Their raw data set is much, much larger than what they shipped. Carmack has given out figures like 300gb per level.

In order to cull that down to a game that can fit in 24gb, they had to drop a huge amount of detail. The way they did it was quite interesting as well.

They get telemetry on clients playing the game, and then they build a weighted set of textures at each mip that were actually loaded by real clients. Then they take the highest weighted 24GB of them, and that is what they ship.

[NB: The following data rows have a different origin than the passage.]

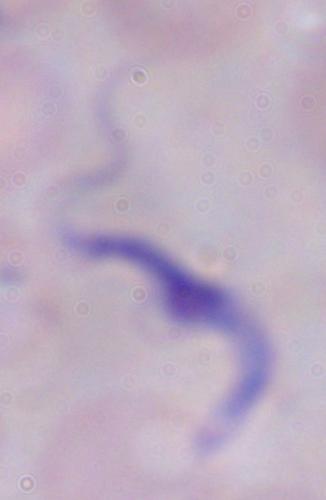
identification = trypanosome
modality = photomicrograph
magnification = 1000x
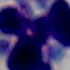

{
  "modality": "micrograph",
  "magnification": "1000x",
  "identification": "leukocyte"
}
Identify the parasite.
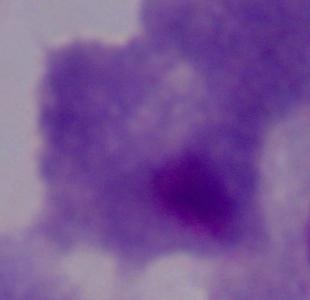

This is a trichomonad.

modality = micrograph
magnification = 1000x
Report the malaria status of this cell.
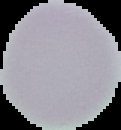
Uninfected.

image size = 121×130 pixels
preparation = thin blood smear
image type = segmented cell region on a black background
Name the cell type shown.
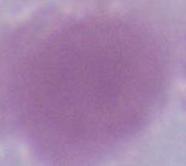
An erythrocyte.

Captured at 1000x magnification. Micrograph.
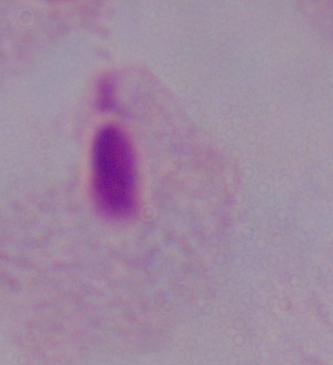
Summary:
  - Identification: trichomonad
  - Modality: photomicrograph
  - Magnification: 1000x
Outline each blood parasite and name the species.
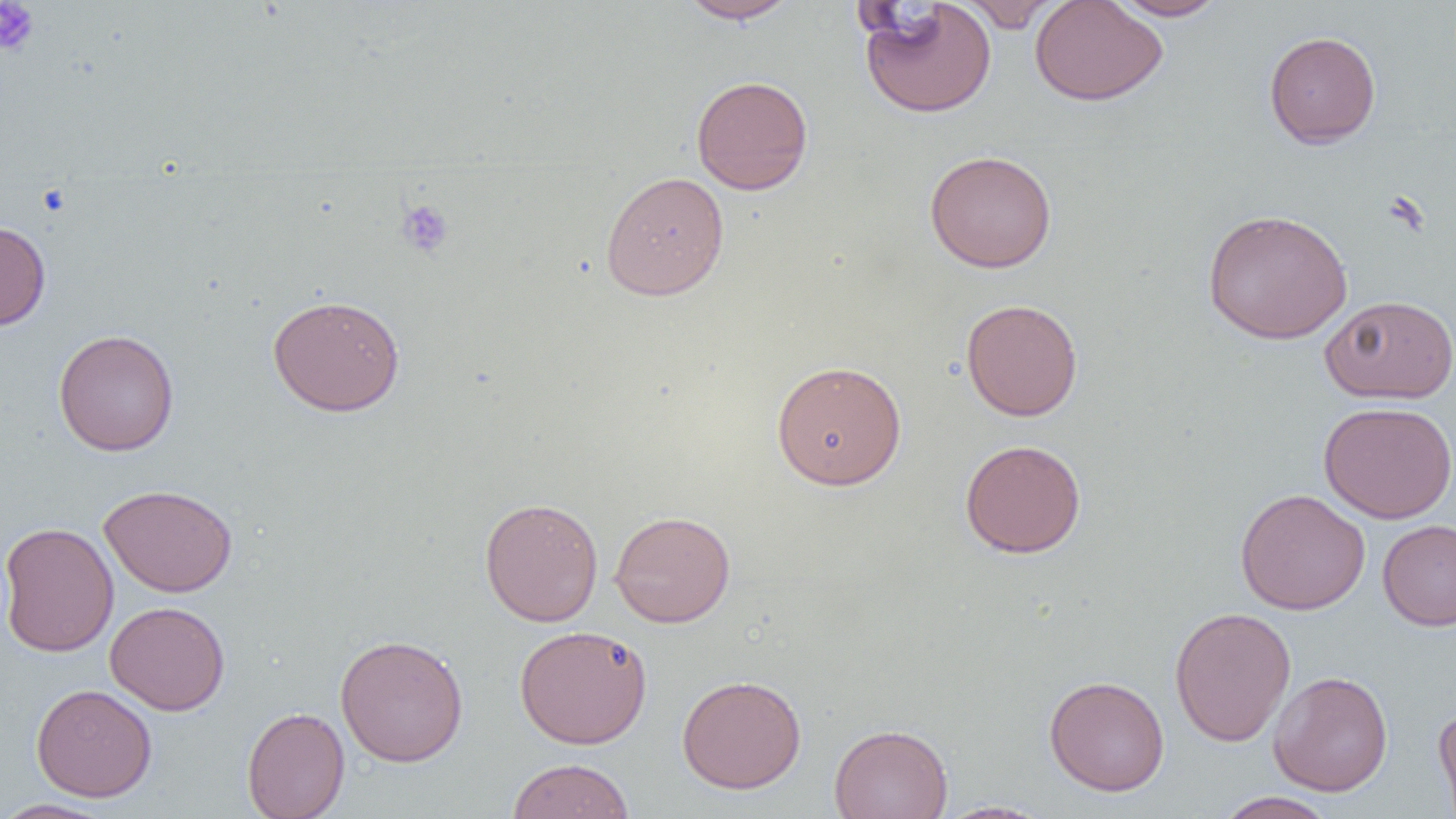
No blood parasites seen.

Summary:
  - Coordinate format: approximate bounding boxes as [x1, y1, x2, y2] in pixels
  - Platelet locations: [0, 0, 39, 57], [38, 184, 71, 216], [396, 199, 455, 258]
  - Uninfected red blood cell locations: [677, 0, 801, 24], [857, 0, 997, 118], [959, 0, 1063, 32], [1029, 0, 1168, 106], [1108, 0, 1229, 21], [1264, 30, 1381, 148], [690, 75, 814, 195], [924, 149, 1057, 273], [600, 171, 729, 300], [1202, 208, 1353, 345], [0, 220, 51, 330], [267, 294, 405, 417], [1321, 294, 1456, 404], [961, 298, 1083, 421], [53, 329, 179, 456], [771, 359, 907, 491], [1318, 401, 1456, 524], [959, 439, 1086, 559], [98, 483, 238, 597], [1235, 488, 1370, 615], [479, 497, 603, 626], [609, 510, 736, 628], [1377, 518, 1456, 631], [0, 522, 118, 657], [105, 600, 230, 716], [1169, 606, 1296, 747], [514, 624, 653, 748], [335, 634, 469, 766], [1268, 670, 1393, 796], [677, 674, 806, 794], [1044, 675, 1170, 796], [31, 684, 157, 802], [1433, 705, 1456, 819], [242, 706, 350, 819], [829, 723, 953, 819], [507, 758, 635, 819], [1215, 791, 1339, 819], [0, 798, 117, 818], [933, 800, 1053, 818]
  - Slide-level diagnosis: no evidence of blood parasites
  - Image size: 1456×819 pixels
  - Modality: light microscopy
  - Preparation: thin blood film
  - Field of view: one of a larger specimen
  - Magnification: 1000x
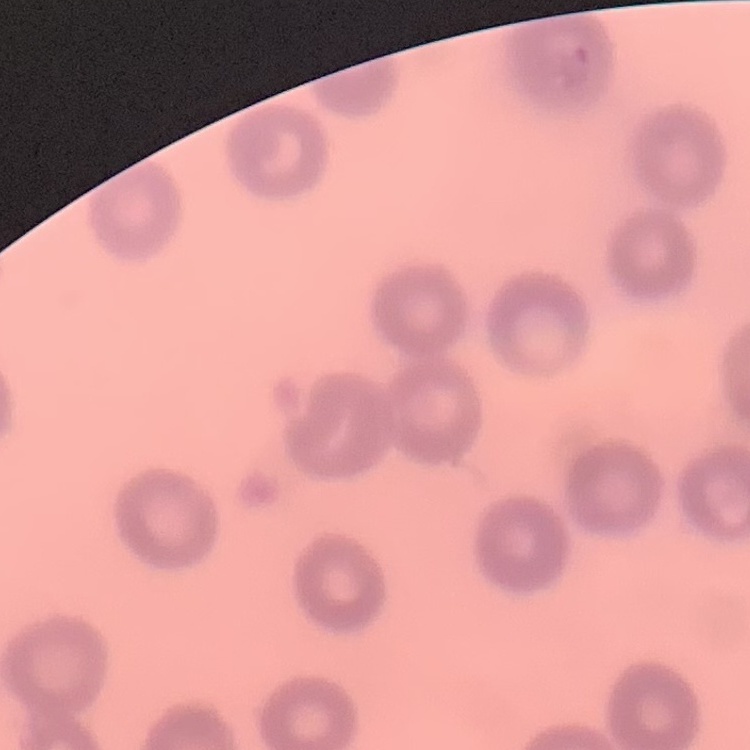

red blood cell morphology = no rouleaux formation
image type = square crop of a larger photomicrograph
stain = Field's or Giemsa
preparation = thin blood smear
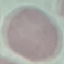
Malaria status: uninfected. Acquired by smartphone through the microscope eyepiece. Giemsa-stained preparation. Automatically extracted cell patch, resized to 64 × 64 pixels. Thin blood smear.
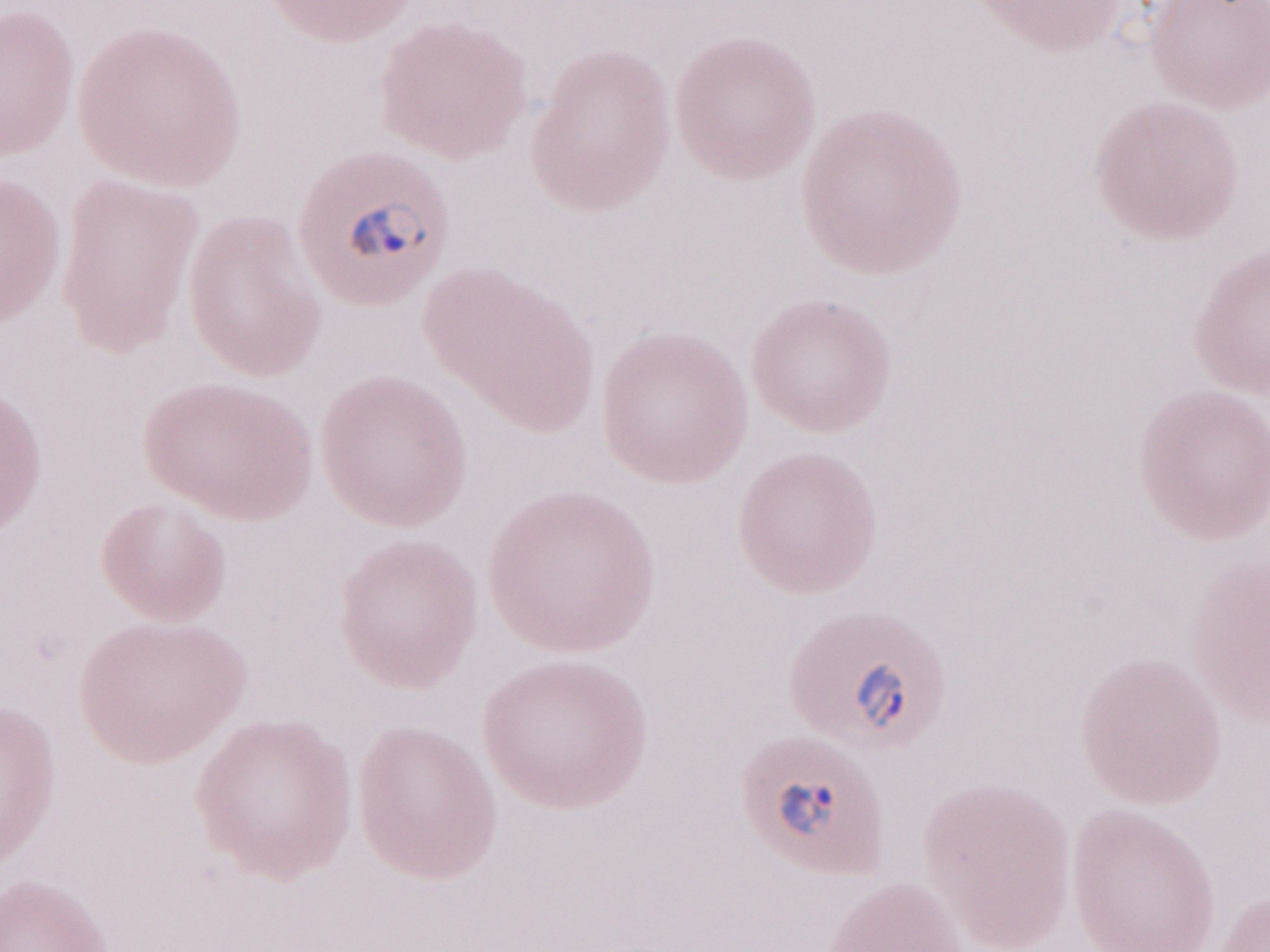

Olympus BX43 microscope and DP73 digital camera. Single field of view. Thin peripheral-blood smear. May-Grünwald-Giemsa (MGG) stain. Image is 1270×952 pixels. 1,000x magnification. Malaria diagnosis (patient-level): positive.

Maybe in future games, textures will be loaded and stored on a P2P basis, like how Spotify streams songs from the machines of other users.


Please. No.


Why are you so opposed to this idea? I think it would work well if implemented properly. It's similar to how games like GTA IV work. They don't load a level, they load the immediate area you're looking at. As you drive around, the new maps are streamed from the DVD. Other games have played with loading a small first level, and as you're working through the first level the rest of the game streams into cache behind the scenes.

It would be nice to get a game on a 4GB DVD and have the rest of the data get pulled down as you're playing. Guild Wars did this. While you're in one zone, the next zone is being downloaded in the background. It would only work for geographical regions which don't have caps on Internet traffic (for example, Americans on Comcast, but not Canadians on Rogers), but it'd be a nice option.


I haven't looked into MegaTexture much, but from what I can tell it doesn't repeat terrain textures.

In most modern games, smaller textures are tiled over larger areas, allowing for lots of detail for less memory at the expense of variation. Most do something to mix it up (mixtures of textures, adding random variations), but it ultimately constrains what can be done.

MegaTexture seems to solve the problem of using a single large texture by streaming only the parts needed, but requires much more data on the disk to match the detail level of tiling.


They used JPEG XR: http://en.wikipedia.org/wiki/JPEG_XR (Microsoft proprietary algorithm).

You can't really compare it to skyrim though. Skyrim doesn't use mega texturing (or virtual texturing). It repeats textures all over the place. In rage, there is a huge texture for everything. IIRC, the uncompressed textures performed a total of 1.5TB or something like that, so I would say that they did an awesome job with the compression.